• THE REQUEST
Rewrite the lines from the one holding "this 1024×767 image." through the one holding "rusty bolt [585, 536, 614, 569]", both included, swapping "detector" for "scanner" and leaving everything else as it is.

• MATERIALS PROVIDED
## BEGIN
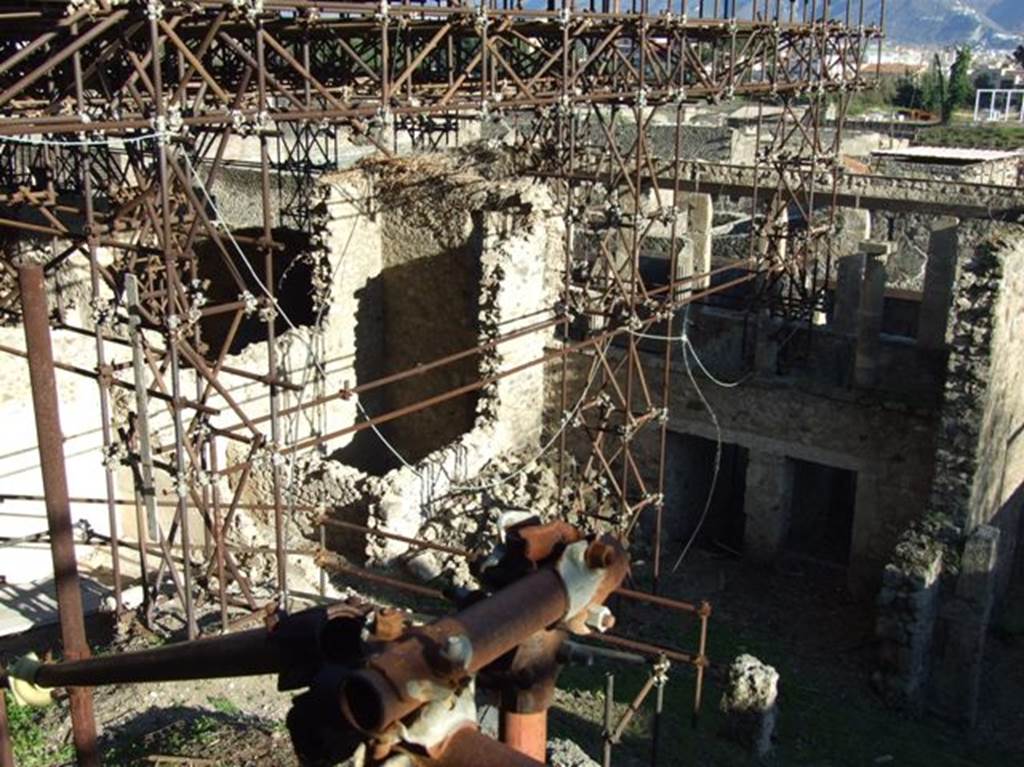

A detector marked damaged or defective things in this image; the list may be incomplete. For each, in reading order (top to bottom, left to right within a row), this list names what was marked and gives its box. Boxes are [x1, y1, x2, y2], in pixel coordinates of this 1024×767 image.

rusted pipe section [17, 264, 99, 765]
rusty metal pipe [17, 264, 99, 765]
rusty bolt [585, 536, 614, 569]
## END
## BEGIN
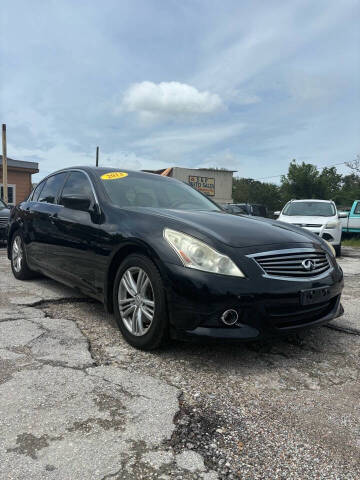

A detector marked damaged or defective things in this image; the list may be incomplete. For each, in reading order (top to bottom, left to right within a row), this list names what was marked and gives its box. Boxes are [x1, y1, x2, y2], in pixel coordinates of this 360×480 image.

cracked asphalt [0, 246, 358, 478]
## END
• RESULT OF THE TASK
A scanner marked damaged or defective things in this image; the list may be incomplete. For each, in reading order (top to bottom, left to right within a row), this list names what was marked and gives its box. Boxes are [x1, y1, x2, y2], in pixel coordinates of this 1024×767 image.

rusted pipe section [17, 264, 99, 765]
rusty metal pipe [17, 264, 99, 765]
rusty bolt [585, 536, 614, 569]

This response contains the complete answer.